O presidente da Venezuela, Hugo Chávez, afirmou que Bush “levou uma surra” por exercer o governo “de maneira verdadeiramente selvagem”.

As reações foram em geral mais moderadas, ou ao menos com palavras mais comedidas. O presidente da Comissão Européia, José Manuel Barroso, apelou ao novo Congresso americano para que se esforce para tirar as negociações comerciais de Doha do impasse. Disse que pretende trabalhar “de maneira construtiva” com os congressistas.

Em Roma, o primeiro-ministro, Romano Prodi, disse que o resultado insatisfatório para Bush se justificava “fundamentalmente” pela oposição dos americanos à Guerra do Iraque. A Itália chegou a participar dela, sob o governo anterior, de Sílvio Berlusconi, mas retirou seus militares de campo.
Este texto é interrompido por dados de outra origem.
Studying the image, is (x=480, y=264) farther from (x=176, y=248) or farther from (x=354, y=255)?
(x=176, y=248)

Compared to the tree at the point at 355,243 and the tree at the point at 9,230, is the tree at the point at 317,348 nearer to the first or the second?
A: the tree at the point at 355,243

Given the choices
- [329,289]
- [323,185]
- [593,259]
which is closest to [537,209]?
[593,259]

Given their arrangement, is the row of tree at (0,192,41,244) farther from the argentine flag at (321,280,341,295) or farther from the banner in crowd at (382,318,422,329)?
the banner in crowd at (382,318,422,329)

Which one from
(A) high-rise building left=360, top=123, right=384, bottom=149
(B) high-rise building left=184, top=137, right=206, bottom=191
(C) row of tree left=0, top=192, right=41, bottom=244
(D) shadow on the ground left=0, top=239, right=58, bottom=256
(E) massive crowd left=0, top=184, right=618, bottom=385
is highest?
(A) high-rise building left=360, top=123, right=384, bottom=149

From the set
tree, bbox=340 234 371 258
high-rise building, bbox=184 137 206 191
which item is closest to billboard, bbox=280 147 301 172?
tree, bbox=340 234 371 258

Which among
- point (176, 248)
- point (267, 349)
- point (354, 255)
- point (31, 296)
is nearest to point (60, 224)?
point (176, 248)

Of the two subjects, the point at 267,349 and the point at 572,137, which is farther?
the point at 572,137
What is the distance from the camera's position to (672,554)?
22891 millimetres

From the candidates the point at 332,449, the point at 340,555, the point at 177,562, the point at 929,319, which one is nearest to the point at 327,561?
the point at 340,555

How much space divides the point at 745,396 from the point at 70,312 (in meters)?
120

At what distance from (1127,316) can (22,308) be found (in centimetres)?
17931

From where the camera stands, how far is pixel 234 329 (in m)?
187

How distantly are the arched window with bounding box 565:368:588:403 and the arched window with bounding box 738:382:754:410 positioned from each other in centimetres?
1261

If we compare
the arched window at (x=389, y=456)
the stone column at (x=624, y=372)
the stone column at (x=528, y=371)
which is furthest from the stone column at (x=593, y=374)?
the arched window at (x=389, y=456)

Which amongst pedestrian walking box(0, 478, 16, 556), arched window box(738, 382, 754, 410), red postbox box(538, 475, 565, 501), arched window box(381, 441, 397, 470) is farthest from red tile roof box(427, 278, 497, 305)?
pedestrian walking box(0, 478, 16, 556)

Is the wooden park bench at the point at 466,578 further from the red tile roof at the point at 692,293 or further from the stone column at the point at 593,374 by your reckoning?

No Reino Unido, o primeiro-ministro Tony Blair não se pronunciou. Mas um de seus adversários de dentro do Partido Trabalhista, John McDonnell, disse ter sido uma lição quanto à política americana no Iraque. “Além de atingir Bush, as eleições americanas deixaram Blair isolado na comunidade internacional”.

O presidente francês, Jacques Chirac, ficou calado. Mas um deputado próximo dele, François Fillon, declarou estar feliz por testemunhar a diplomacia americana sendo criticada pelos próprios americanos, “porque ela é de má qualidade”.

Na Dinamarca, quem falou foi o primeiro-ministro, Anders Fogh Rasmussen. “Espero que o presidente e o Congresso, sob essas novas condições, cheguem a uma solução com relação ao Iraque e ao Afeganistão.”

O PSOE, partido do premiê José Luis Zapatero, saudou as eleições e disse que seu resultado “ajudará a mudar os rumos da diplomacia dos EUA”. A chanceler alemã, Angela Merkel, não se pronunciou. Mas Karsten Voigt, das relações franco-alemãs na chancelaria, desejou maior entendimento com os Europeus.